#### [作業指示 1]
提示文では、2024年度日本語教員試験の合格発表日はいつとされていますか。
#### [作業指示 2]
提示文にある2024年度試験の会場の都市を、すべて挙げてください。
#### [作業指示 3]
提示文のうち、「第1回の2024年度試験の概要は、以下のとおりです。」から「日本語教員試験ってどんな試験?」までを、最後の部分も含めてそのまま書き写してください。

#### [提示文]
.....

第1回の2024年度試験の概要は、以下のとおりです。
2024年度日本語教員試験 概要 | |
---|---|
出願期間 | 2024年8月1日(木)〜9月6日(金) |
試験日 | 2024年11月17日(日) |
会場 | 全国8都市 (札幌、仙台、東京、名古屋、大阪、広島、福岡、沖縄) |
受験料 | 通常:18,900円 基礎試験免除:17,300円 基礎・応用試験免除:5,900円 |
合格発表 | 2024年12月20日(金) |
それでは、このあと、日本語教員試験について、詳しく解説していきます。
令和6年度(2024年度)日本語教員試験は終了しました。令和7年度以降の日程等については未定です。
日本語教員試験ってどんな試験?
日本語教員試験は2024年4月からの「日本語教師の国家資格化」に関する新制度の開始に伴い、創設された日本語教師の国家試験です。

.....

#### [抽出データ]
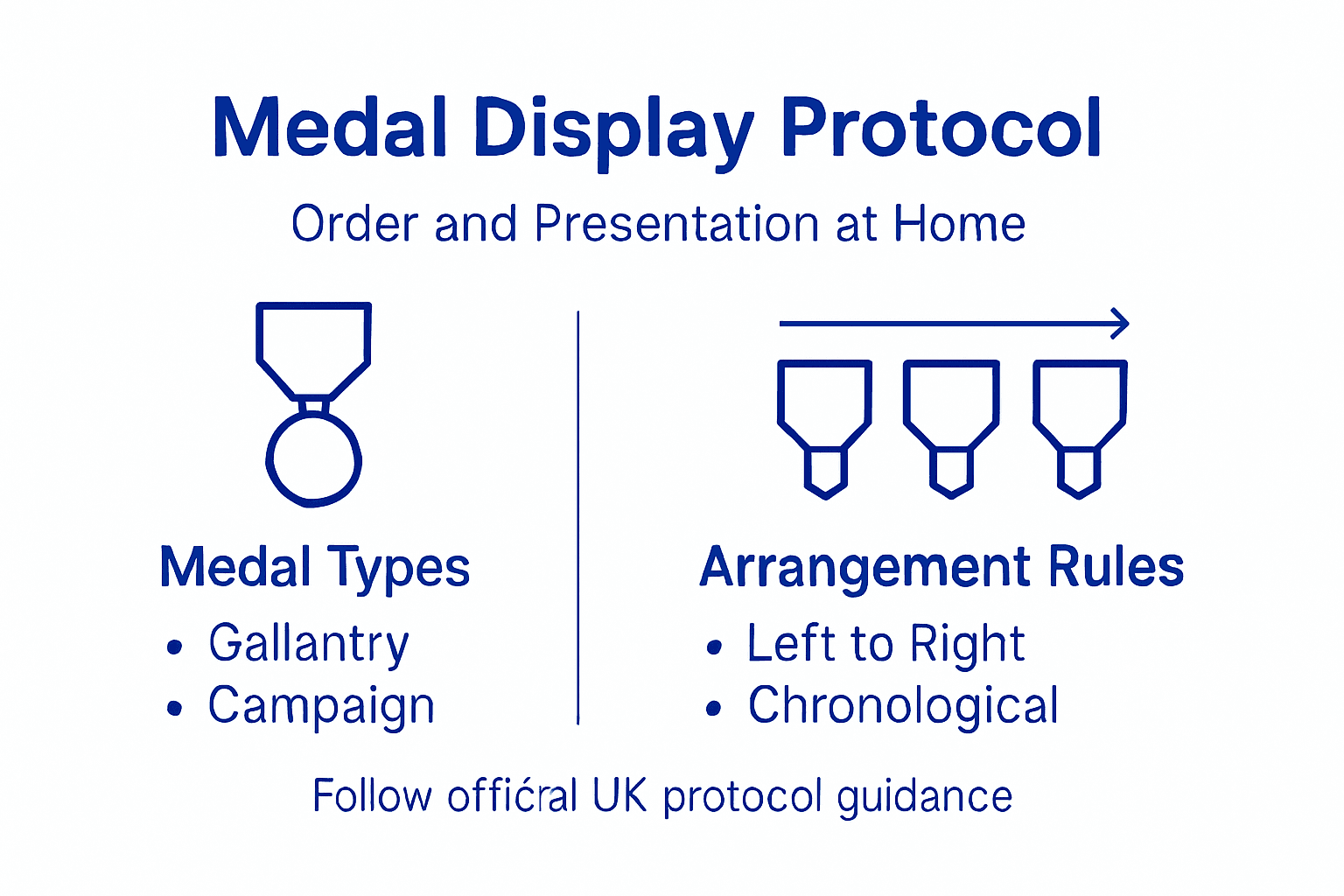 Medal Display Protocol

Order and Presentation at Home

Medal Types
• Gallantry
• Campaign

Arrangement Rules
• Left to Right
• Chronological

Follow offićral UK protocol guidance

.....

#### [作業結果 1]
2024年12月20日(金)です。

#### [作業結果 2]
札幌、仙台、東京、名古屋、大阪、広島、福岡、沖縄

#### [作業結果 3]
第1回の2024年度試験の概要は、以下のとおりです。
2024年度日本語教員試験 概要 | |
---|---|
出願期間 | 2024年8月1日(木)〜9月6日(金) |
試験日 | 2024年11月17日(日) |
会場 | 全国8都市 (札幌、仙台、東京、名古屋、大阪、広島、福岡、沖縄) |
受験料 | 通常:18,900円 基礎試験免除:17,300円 基礎・応用試験免除:5,900円 |
合格発表 | 2024年12月20日(金) |
それでは、このあと、日本語教員試験について、詳しく解説していきます。
令和6年度(2024年度)日本語教員試験は終了しました。令和7年度以降の日程等については未定です。
日本語教員試験ってどんな試験?